As of 2026, Form 5305-S remains unchanged since its April 2017 revision. However, broader retirement rules have evolved:

  • SECURE 2.0 Act increased RMD age to 73 (for those born 1951-1959) and 75 (born 1960+).
  • Contribution limits are adjusted annually for inflation—check IRS announcements for the latest figures.

Always consult the IRS website or a tax professional for the most current details, as forms like this are part of ongoing retirement plan resources.

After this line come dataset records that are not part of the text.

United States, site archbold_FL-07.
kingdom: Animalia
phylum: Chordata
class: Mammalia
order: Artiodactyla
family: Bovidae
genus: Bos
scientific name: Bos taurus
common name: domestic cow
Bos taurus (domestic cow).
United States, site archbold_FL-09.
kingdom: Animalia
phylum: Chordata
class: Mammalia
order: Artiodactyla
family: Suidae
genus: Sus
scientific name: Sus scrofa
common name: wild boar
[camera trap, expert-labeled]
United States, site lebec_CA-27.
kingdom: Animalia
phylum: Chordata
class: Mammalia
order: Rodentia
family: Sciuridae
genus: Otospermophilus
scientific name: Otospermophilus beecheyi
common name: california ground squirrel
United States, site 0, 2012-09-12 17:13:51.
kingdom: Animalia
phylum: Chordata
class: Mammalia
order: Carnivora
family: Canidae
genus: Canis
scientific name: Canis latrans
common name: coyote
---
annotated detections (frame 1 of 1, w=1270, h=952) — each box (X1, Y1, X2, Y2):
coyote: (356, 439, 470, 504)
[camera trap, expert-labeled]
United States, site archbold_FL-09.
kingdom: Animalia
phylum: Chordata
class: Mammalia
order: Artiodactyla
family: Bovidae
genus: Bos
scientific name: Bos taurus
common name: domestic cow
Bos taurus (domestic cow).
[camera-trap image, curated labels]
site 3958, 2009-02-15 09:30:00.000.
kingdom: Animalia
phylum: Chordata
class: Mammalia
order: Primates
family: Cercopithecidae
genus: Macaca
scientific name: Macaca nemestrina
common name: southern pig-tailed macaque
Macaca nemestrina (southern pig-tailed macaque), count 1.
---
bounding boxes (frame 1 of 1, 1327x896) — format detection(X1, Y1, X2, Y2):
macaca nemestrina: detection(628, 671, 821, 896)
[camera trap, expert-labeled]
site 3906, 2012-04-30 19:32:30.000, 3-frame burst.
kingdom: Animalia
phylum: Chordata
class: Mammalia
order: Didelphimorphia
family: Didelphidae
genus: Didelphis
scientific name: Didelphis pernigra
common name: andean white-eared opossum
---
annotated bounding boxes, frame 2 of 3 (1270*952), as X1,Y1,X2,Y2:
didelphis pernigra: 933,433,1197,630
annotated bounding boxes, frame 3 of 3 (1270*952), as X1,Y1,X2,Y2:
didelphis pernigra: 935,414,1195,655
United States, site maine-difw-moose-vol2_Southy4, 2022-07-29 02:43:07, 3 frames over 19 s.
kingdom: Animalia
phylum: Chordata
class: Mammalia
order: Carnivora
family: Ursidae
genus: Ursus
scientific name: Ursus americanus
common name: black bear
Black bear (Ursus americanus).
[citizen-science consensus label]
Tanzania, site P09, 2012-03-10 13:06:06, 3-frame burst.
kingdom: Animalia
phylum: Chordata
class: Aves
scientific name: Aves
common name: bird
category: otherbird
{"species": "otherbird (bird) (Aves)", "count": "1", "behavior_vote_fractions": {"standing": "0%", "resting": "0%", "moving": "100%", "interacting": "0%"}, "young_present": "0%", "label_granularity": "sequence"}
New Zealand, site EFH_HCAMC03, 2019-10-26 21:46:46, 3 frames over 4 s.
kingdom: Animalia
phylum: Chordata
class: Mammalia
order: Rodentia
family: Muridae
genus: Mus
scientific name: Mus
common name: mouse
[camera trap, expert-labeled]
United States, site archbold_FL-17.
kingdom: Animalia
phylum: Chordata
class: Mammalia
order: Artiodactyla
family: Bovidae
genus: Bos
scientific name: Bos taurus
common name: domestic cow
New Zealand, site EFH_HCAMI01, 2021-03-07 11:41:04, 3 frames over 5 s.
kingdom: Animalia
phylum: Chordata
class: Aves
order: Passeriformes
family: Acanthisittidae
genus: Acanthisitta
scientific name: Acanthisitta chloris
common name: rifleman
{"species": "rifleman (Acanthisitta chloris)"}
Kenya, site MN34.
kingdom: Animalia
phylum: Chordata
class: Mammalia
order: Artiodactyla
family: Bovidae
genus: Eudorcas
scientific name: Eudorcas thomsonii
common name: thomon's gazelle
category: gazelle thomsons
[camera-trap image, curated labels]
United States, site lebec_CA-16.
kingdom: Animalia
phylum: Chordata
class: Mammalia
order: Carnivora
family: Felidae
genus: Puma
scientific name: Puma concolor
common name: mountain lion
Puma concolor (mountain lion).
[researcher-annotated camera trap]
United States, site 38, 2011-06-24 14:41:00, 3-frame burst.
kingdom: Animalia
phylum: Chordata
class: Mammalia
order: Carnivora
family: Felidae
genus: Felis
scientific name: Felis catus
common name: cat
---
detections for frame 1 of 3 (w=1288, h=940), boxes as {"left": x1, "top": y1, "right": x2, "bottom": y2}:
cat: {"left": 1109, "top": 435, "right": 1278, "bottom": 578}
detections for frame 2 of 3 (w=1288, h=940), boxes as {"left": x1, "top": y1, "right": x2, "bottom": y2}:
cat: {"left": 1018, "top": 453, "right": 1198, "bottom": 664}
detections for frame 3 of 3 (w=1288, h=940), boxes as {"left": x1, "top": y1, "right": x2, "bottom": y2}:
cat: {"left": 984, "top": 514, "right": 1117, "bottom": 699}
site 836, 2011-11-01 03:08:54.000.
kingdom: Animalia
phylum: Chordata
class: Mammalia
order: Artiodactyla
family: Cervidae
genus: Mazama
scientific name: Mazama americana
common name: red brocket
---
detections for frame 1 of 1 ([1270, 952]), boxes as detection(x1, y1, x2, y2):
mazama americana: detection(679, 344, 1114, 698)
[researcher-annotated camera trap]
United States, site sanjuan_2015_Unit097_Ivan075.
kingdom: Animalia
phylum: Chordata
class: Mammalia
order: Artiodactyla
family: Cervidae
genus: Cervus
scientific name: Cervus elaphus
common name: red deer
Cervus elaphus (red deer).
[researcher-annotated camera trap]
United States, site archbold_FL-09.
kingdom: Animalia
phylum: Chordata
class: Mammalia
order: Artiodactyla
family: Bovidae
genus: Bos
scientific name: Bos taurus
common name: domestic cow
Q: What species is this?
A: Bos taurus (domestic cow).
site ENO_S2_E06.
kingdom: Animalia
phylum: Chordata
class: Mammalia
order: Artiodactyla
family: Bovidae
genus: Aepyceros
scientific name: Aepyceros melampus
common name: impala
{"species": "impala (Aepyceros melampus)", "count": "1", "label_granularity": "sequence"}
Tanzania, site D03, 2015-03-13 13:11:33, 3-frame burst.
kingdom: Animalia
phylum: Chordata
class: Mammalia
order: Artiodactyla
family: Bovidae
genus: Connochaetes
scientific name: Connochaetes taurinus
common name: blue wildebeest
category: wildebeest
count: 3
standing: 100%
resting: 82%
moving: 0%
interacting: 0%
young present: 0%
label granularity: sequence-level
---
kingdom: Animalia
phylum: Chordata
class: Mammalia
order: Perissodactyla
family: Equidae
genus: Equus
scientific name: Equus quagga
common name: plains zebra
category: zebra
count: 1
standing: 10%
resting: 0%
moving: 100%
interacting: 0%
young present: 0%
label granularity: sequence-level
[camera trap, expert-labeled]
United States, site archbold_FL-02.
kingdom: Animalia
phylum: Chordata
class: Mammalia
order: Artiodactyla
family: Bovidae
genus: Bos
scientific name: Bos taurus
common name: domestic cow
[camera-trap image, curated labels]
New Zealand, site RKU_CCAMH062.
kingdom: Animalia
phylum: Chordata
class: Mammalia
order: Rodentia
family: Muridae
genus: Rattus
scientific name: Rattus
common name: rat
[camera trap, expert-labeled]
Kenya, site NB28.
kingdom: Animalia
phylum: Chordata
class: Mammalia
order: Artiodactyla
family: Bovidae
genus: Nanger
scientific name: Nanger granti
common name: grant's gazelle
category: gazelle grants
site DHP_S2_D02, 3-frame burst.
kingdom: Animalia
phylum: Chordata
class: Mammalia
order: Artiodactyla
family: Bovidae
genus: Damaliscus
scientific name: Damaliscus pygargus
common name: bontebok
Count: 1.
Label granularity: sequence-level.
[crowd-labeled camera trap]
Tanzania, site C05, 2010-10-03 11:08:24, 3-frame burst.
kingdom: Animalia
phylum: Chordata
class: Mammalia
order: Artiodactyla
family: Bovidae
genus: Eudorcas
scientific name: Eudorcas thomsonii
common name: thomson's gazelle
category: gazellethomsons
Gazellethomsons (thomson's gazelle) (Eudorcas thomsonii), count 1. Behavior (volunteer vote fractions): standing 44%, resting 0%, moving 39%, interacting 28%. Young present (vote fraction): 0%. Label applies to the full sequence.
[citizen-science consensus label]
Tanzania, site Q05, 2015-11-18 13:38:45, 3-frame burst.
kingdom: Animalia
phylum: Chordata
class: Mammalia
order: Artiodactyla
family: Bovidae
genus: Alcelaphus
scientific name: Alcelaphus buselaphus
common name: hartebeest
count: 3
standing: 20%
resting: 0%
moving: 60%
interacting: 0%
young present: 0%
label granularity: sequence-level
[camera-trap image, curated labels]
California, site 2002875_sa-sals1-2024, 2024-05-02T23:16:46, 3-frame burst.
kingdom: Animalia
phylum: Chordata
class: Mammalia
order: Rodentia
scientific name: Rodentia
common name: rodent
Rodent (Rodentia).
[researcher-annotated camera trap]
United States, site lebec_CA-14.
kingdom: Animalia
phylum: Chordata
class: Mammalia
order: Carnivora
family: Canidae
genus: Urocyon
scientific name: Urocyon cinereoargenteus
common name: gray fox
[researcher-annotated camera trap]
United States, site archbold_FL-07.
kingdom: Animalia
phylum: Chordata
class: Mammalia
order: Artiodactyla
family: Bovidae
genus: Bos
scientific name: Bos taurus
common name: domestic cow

Frequently Asked Questions (FAQs) About IRS Form 5305-S

What is the difference between Form 5305-S and Form 5305-SA?

Form 5305-S is for trust accounts, while 5305-SA is for custodial accounts. Both serve SIMPLE IRAs but differ in legal structure.

Do I need to file Form 5305-S with the IRS?

No, keep it for your records only.

Can I invest in anything with a SIMPLE IRA trust account?

No—prohibited items include life insurance and most collectibles, but certain precious metals are allowed.

What happens if I miss an RMD?

You may face a 25% excise tax (reduced to 10% if corrected timely). Use Form 5329 to report.

Is Form 5305-S suitable for self-employed individuals?

Yes, sole proprietors can use it as part of a SIMPLE IRA plan.

Conclusion

IRS Form 5305-S provides a reliable framework for establishing a SIMPLE Individual Retirement Trust Account, making retirement savings accessible and tax-efficient for small businesses and employees. By following the guidelines in this article and consulting official IRS publications, you can set up your account with confidence. For personalized advice, consider speaking with a financial advisor or tax expert. Download the form today and take a step toward a secure retirement.